Echo groans. “God, that came out really judgmental, didn’t it? I’m sorry, I didn’t mean it like that. It’s just that she was twenty years older than you. Twenty years, Ben. That’s a significant age difference. It’s an entire generation, literally. But like I said, I’m trying to figure out, just for my own understanding, how she would even let herself get into a situation like that. And I realized, like I said, that she was lonely. I never knew my father, and I have no memory of my mom ever going on a date. Not one. Not in my entire life. She was dedicated to me and to work. I mean, maybe she went on dates or whatever while I was at school? I don’t know.
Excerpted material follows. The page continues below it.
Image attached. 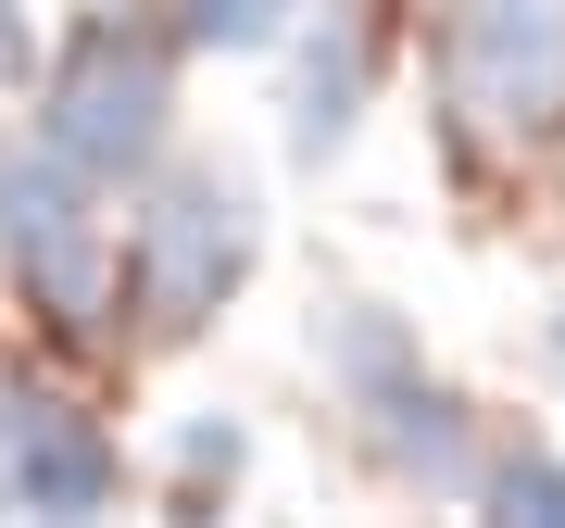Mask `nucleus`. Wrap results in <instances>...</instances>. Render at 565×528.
<instances>
[{"instance_id": "obj_1", "label": "nucleus", "mask_w": 565, "mask_h": 528, "mask_svg": "<svg viewBox=\"0 0 565 528\" xmlns=\"http://www.w3.org/2000/svg\"><path fill=\"white\" fill-rule=\"evenodd\" d=\"M264 264V189L239 163H151L139 214L114 240V340L177 352L239 303V277Z\"/></svg>"}, {"instance_id": "obj_2", "label": "nucleus", "mask_w": 565, "mask_h": 528, "mask_svg": "<svg viewBox=\"0 0 565 528\" xmlns=\"http://www.w3.org/2000/svg\"><path fill=\"white\" fill-rule=\"evenodd\" d=\"M177 63H189L177 25L126 13V0H88L63 25V51L39 63V139L88 189H139L163 163V139H177Z\"/></svg>"}, {"instance_id": "obj_3", "label": "nucleus", "mask_w": 565, "mask_h": 528, "mask_svg": "<svg viewBox=\"0 0 565 528\" xmlns=\"http://www.w3.org/2000/svg\"><path fill=\"white\" fill-rule=\"evenodd\" d=\"M315 366L327 390H340V415H352V441L377 453V478H403V490H478V427H465V390L427 366V340L390 303H327L315 315Z\"/></svg>"}, {"instance_id": "obj_4", "label": "nucleus", "mask_w": 565, "mask_h": 528, "mask_svg": "<svg viewBox=\"0 0 565 528\" xmlns=\"http://www.w3.org/2000/svg\"><path fill=\"white\" fill-rule=\"evenodd\" d=\"M0 277H13V303L39 315L63 352L114 340V214H102V189H88L39 126L0 139Z\"/></svg>"}, {"instance_id": "obj_5", "label": "nucleus", "mask_w": 565, "mask_h": 528, "mask_svg": "<svg viewBox=\"0 0 565 528\" xmlns=\"http://www.w3.org/2000/svg\"><path fill=\"white\" fill-rule=\"evenodd\" d=\"M440 102L465 139H553L565 126V0H440Z\"/></svg>"}, {"instance_id": "obj_6", "label": "nucleus", "mask_w": 565, "mask_h": 528, "mask_svg": "<svg viewBox=\"0 0 565 528\" xmlns=\"http://www.w3.org/2000/svg\"><path fill=\"white\" fill-rule=\"evenodd\" d=\"M114 490H126V453L102 441V415L0 366V516H102Z\"/></svg>"}, {"instance_id": "obj_7", "label": "nucleus", "mask_w": 565, "mask_h": 528, "mask_svg": "<svg viewBox=\"0 0 565 528\" xmlns=\"http://www.w3.org/2000/svg\"><path fill=\"white\" fill-rule=\"evenodd\" d=\"M277 51H289V163L352 151L364 102H377V63H390L377 0H302V25H289Z\"/></svg>"}, {"instance_id": "obj_8", "label": "nucleus", "mask_w": 565, "mask_h": 528, "mask_svg": "<svg viewBox=\"0 0 565 528\" xmlns=\"http://www.w3.org/2000/svg\"><path fill=\"white\" fill-rule=\"evenodd\" d=\"M163 478H177V504H226V490L252 478V427L239 415H189L177 453H163Z\"/></svg>"}, {"instance_id": "obj_9", "label": "nucleus", "mask_w": 565, "mask_h": 528, "mask_svg": "<svg viewBox=\"0 0 565 528\" xmlns=\"http://www.w3.org/2000/svg\"><path fill=\"white\" fill-rule=\"evenodd\" d=\"M163 13H177L189 51H277L302 25V0H163Z\"/></svg>"}, {"instance_id": "obj_10", "label": "nucleus", "mask_w": 565, "mask_h": 528, "mask_svg": "<svg viewBox=\"0 0 565 528\" xmlns=\"http://www.w3.org/2000/svg\"><path fill=\"white\" fill-rule=\"evenodd\" d=\"M478 504H490V516H553V528H565V453H541V441L490 453V466H478Z\"/></svg>"}, {"instance_id": "obj_11", "label": "nucleus", "mask_w": 565, "mask_h": 528, "mask_svg": "<svg viewBox=\"0 0 565 528\" xmlns=\"http://www.w3.org/2000/svg\"><path fill=\"white\" fill-rule=\"evenodd\" d=\"M25 63H39V39H25V0H0V88H25Z\"/></svg>"}, {"instance_id": "obj_12", "label": "nucleus", "mask_w": 565, "mask_h": 528, "mask_svg": "<svg viewBox=\"0 0 565 528\" xmlns=\"http://www.w3.org/2000/svg\"><path fill=\"white\" fill-rule=\"evenodd\" d=\"M541 352H553V378H565V303H553V327H541Z\"/></svg>"}]
</instances>
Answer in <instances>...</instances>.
Somehow I don’t think so. And I guess that makes me sad, I mean…everybody wants love, and…and sex, right?” She winces. “It’s even harder for me to think about my mom in that context, but she was a woman, and she had to have those needs, right? So for whatever reason she let her guard down with you. I don’t know. I mean, god, I get it. You’re a great guy. You’re easy to talk to, easy to be around, and shit, I’ll be honest…you’re hot as hell. But there just…there had to have been someone more age-appropriate at some point, right?”